Die Idee vom Kampf war in der Literatur der damaligen Zeit allgegenwärtig, aber konnte in ganz unterschiedlicher Weise interpretiert werden. In den 1850er Jahren hatte Spencer bereits erkannt, wie der Wettkampf zu einem ganz anderen Mechanismus des Fortschritts abgewandelt werden konnte, der in einiger Hinsicht viel weniger verstörend war. Für Spencer regte der Austausch zwischen Individuen diese dazu an, sich an die sich verändernde soziale und physische Umwelt anzupassen.
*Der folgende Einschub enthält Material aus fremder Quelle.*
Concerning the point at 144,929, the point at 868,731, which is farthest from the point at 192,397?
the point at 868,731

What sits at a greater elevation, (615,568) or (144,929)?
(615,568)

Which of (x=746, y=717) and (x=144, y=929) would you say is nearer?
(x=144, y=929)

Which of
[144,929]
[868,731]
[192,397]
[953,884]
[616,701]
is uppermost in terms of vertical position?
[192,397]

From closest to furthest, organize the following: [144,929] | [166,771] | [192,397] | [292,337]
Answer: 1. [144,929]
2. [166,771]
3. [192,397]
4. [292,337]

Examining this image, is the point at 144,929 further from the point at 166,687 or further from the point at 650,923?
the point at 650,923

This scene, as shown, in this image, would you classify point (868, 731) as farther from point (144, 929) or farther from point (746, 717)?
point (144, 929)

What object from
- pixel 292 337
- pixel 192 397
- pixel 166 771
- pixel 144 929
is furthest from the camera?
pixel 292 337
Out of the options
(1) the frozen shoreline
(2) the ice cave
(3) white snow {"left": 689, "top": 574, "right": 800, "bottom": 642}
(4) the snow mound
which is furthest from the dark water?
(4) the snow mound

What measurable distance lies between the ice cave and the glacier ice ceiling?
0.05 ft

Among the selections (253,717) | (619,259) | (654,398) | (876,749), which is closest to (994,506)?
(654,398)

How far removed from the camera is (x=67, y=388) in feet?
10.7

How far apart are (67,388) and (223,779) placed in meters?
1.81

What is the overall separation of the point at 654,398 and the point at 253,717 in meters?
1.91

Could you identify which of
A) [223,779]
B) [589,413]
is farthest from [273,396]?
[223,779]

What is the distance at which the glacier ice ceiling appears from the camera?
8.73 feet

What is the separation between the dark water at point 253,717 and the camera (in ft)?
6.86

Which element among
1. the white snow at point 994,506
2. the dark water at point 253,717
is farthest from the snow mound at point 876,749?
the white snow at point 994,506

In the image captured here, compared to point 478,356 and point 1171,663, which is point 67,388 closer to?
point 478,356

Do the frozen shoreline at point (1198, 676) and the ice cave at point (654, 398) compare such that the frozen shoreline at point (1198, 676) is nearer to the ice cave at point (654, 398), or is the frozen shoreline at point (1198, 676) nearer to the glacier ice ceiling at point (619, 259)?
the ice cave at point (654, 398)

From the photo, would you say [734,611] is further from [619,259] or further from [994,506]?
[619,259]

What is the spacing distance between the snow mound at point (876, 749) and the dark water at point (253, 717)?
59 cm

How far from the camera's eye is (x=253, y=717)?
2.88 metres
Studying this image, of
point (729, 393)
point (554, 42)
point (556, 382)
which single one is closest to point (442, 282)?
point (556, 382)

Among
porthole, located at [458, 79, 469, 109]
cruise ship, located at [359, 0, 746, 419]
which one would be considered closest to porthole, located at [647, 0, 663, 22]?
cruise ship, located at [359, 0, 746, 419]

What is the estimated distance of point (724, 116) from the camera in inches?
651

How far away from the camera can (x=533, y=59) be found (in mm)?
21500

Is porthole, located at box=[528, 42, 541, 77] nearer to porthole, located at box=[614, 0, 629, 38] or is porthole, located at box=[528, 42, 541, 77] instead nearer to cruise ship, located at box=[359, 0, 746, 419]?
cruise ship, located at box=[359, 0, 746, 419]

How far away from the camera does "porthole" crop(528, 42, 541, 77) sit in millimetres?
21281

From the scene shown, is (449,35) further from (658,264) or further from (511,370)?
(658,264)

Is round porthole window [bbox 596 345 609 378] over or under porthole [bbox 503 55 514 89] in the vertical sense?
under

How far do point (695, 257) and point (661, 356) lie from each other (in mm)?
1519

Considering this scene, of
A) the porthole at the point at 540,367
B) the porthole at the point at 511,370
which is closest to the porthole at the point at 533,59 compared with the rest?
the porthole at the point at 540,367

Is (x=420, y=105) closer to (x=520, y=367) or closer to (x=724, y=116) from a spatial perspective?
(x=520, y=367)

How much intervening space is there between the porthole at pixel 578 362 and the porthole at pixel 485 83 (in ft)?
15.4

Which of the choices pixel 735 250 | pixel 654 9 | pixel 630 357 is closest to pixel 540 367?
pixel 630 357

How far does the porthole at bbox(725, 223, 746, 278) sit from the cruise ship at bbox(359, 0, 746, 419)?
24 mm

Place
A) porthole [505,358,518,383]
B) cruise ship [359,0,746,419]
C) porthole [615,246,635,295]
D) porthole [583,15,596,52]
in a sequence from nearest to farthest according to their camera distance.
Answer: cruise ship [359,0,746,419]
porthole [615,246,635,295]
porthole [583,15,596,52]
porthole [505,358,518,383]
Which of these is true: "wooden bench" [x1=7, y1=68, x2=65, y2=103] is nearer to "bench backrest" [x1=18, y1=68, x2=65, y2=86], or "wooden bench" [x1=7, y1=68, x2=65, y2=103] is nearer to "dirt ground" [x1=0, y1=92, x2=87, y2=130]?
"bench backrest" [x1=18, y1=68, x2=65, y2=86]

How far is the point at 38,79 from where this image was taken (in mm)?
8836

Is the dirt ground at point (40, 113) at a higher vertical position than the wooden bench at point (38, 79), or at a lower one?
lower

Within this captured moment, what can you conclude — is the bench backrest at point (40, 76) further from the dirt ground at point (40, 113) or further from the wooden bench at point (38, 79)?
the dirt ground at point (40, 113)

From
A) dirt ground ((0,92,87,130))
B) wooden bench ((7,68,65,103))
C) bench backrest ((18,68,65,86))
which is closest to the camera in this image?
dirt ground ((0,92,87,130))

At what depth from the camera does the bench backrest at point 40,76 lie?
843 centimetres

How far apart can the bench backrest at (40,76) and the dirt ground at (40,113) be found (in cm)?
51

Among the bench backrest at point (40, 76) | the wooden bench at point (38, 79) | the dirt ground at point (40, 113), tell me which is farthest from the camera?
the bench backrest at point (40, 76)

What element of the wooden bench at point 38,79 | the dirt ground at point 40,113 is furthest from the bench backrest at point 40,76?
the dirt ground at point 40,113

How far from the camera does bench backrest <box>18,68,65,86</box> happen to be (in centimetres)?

Er nahm Lamarcks Konzept der "Vererbung von erlernten Charakteristika" her, um zu erklären, wie diese Selbst-Verbesserung sich über viele Generationen ansammelt, was zu biologischer Evolution und sozialem Fortschritt führen sollte. Spencers Modell des Fortschritts durch Selbst-Verbesserung wurde im späteren 19. Jahrhundert sehr populär, und weil es auch auf dem Konzept des Kampfes als Motor von Veränderung zu beruhen schien, wurde es oft mit Darwins Mechanismus verwechselt. Tatsächlich dachte Spencer, dass alle Menschen jene Fähigkeiten erlangen würden, die es bräuchte, um harmonisch zusammenzuleben.

(...) Mögliche Implikationen (von Darwins Theorie) wurden offenbar, als Galton argumentierte, dass es notwendig wäre, künstliche Selektion auf die menschliche Rasse anzuwenden, um schlecht angepasste Individuen davon abzuhalten, sich fortzupflanzen (...). Das war das Eugenik-Programm, und in seiner schlimmsten Form bei den Nazis führte es nicht nur zur Sterilisation, sondern auch zur Auslöschung jener, die vom Staat als "unfit" betrachtet wurden. Hat Darwins Betonung der natürlichen Eliminierung von schlecht angepassten Varianten dazu beigetragen, ein Meinungsklima zu schaffen, in dem solche Gräueltaten möglich wurden?

Zugestanden werden muss: Dadurch dass Darwin den Tod zu einer kreativen Kraft in der Natur machte, hat er einen neuen und zutiefst beunruhigenden Blickwinkel auf die Welt eingeführt, einen Blickwinkel, der bei vielen ein Echo auslöste, die seine Theorie nicht akzeptieren konnten und sie nicht im Detail verstanden hatten. Der Darwinismus war nicht auf leichte Weise "verantwortlich" für den Sozialdarwinismus oder die Eugenik-Bewegung.

(...) Heute dürften diese Aspekte seiner Theorie uns Unbehagen bereiten, besonders in Anbetracht der darauf folgenden politischen Anwendungen. Aber wenn wir die Macht der Wissenschaft akzeptieren, dass sie die traditionellen Grundmauern, wie wir über die Welt denken, erschüttern kann, sollten wir auch die Möglichkeit akzeptieren, dass sie mit moralischen Werten wechselwirken kann.